A Representative images taken with the automated Opera Phenix™ confocal HSC microscope, showing the increased attachment of the induced cultures. Bacteria are shown in green (anti-E. coli antibody-FITC), and HBE cells in red (membranes, CellMask™ Deep Red) and blue (nuclei, DAPI). B Number of bacteria attached per 100 HBE cells, counted automatically by the Harmony^®4.8 software In99 fields. Bars represent the mean and SD of the duplicates. C Confirmation by 12% SDS–PAGE (upper) and western blot (lower) of protein expression (red arrows) only in the induced cultures (+).

Fig. 6. Protective effect of immunisation with rFtsZ and rOpmH plus SAS in mice.

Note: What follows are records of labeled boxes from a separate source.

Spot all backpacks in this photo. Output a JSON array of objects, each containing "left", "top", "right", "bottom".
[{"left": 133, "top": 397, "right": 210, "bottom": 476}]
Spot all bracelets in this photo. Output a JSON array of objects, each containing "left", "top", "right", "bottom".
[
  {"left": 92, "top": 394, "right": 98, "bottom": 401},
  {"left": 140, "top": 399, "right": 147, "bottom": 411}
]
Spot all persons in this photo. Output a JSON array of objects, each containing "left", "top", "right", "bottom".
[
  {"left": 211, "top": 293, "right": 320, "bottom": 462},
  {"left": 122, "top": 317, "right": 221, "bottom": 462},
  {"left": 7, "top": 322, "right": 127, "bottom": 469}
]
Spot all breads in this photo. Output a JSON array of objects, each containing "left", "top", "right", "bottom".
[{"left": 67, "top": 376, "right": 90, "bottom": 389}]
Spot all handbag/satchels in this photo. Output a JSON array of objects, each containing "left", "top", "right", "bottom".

A Timeline of the immunisation schedule, indicating days of immunisation, blood collection, challenge, and organ harvest. Mice were immunised three times subcutaneously with 50 µg rFtsZ or rOpmH plus SAS, and then challenged with P. aeruginosa KK1 strain (6.3 × 10⁶–1.8 × 10⁷ CFU/mouse). B Bacterial burden in the lungs and spleens of mice 24 h post-challenge. C Severity score of mice 24 h after challenge. These graphs show data pooled from two independent experiments. Data are represented as mean ± SEM, and each point represents one mouse. Statistically significant differences were calculated using the non-parametric Kruskal–Wallis test or One-way ANOVA test (p value < 0.05). D Serological analysis of antigen-specific total IgG, IgG1 and IgG2c production by immunised mice. Each point represents the mean ± SD of the mice in the group. The grey, dash lines show the cut-off (2 SD + mean) for antibody titration. Significant differences between control and immunised groups were analysed via two-way ANOVA Šidák’s multiple comparison test (p value < 0.05) (*p ≤ 0.05; **p ≤ 0.01; ***p ≤ 0.001; ****p ≤ 0.0001).

Fig. 7. Cellular profiles of antigen-specific immune response.

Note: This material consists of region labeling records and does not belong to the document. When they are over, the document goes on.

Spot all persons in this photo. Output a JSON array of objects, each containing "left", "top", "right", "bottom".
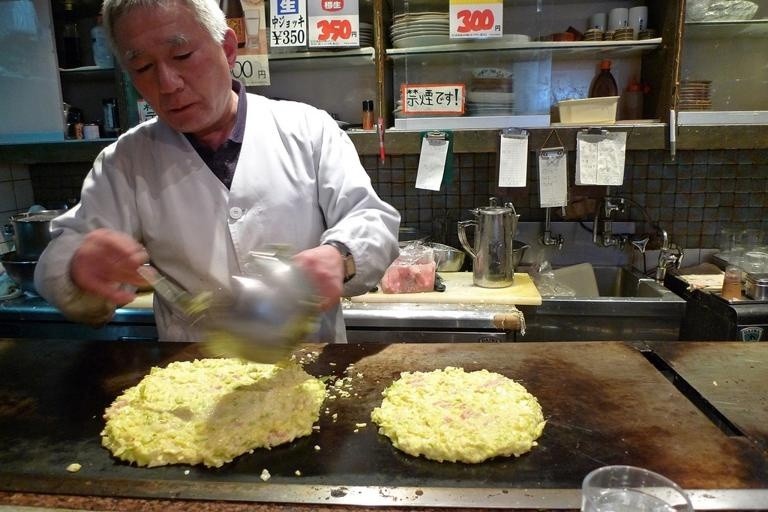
[{"left": 34, "top": 0, "right": 403, "bottom": 343}]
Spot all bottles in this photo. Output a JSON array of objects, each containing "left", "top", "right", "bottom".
[
  {"left": 361, "top": 99, "right": 376, "bottom": 131},
  {"left": 67, "top": 107, "right": 85, "bottom": 140},
  {"left": 219, "top": 0, "right": 247, "bottom": 48},
  {"left": 101, "top": 96, "right": 121, "bottom": 129},
  {"left": 431, "top": 215, "right": 455, "bottom": 246},
  {"left": 622, "top": 79, "right": 645, "bottom": 121},
  {"left": 57, "top": 0, "right": 115, "bottom": 70},
  {"left": 589, "top": 58, "right": 619, "bottom": 98}
]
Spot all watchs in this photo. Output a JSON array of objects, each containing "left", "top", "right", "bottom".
[{"left": 324, "top": 240, "right": 356, "bottom": 283}]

Splenocytes from mice immunised (I) with either rFtsZ (green triangles), rOpmH (red squares) or adjuvant only controls (C, blue triangles and squares) were stimulated ex vivo with rFtsZ (triangles) or OpmH (squares) 14 days post immunisation and analysed by flow cytometry. Data represent percentage of cells in response to ex vivo stimulation with rFtsZ or rOpmH adjuvanted with SAS: a total T cells; b regulatory T cells; c γδ T cells; d NK T cells; e NK cells; f–j total, activated, naïve, memory or effector helper T cells; k–o total, activated, naïve, memory or effector cytotoxic T cells. The graphs represent the mean ± SD data pooled from two independent experiments and each dot represents one mouse. Statistically significant differences (p < 0.05) were evaluated using paired Student’s t-test between antigen and its respective adjuvant only control (*p ≤ 0.05; **p ≤ 0.01; ***p ≤ 0.001; ****p ≤ 0.0001).

Fig. 8. Cytokine profile of antigen-specific immune response.

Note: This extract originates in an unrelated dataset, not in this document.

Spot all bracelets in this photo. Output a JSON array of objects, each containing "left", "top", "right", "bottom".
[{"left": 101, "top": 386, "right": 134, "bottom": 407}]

Splenocytes from mice immunised (I) with either rFtsZ (green triangles), rOpmH (red squares) or adjuvant only controls (C, blue triangles and squares) were stimulated ex vivo with rFtsZ (triangles) or OpmH (squares) 14 days post immunisation and analysed by flow cytometry. Data represent percentage of cells producing IFN-γ, TNF, IL-4, IL-17A or IL-22 in response to immunisation with rFtsZ + SAS or rOpmH + SAS. a–e non-T cells; f–j T cells; k–o helper T cells; p–r NK cells; s, t cytotoxic T cells. C control, I immunised. The graphs show data pooled from two independent experiments, which is represented as the average ± SD, and each dot represents one mouse. Statistically significant differences (p < 0.05) were evaluated using paired Student’s t-test (*p ≤ 0.05; **p ≤ 0.01; ***p ≤ 0.001; ****p ≤ 0.0001).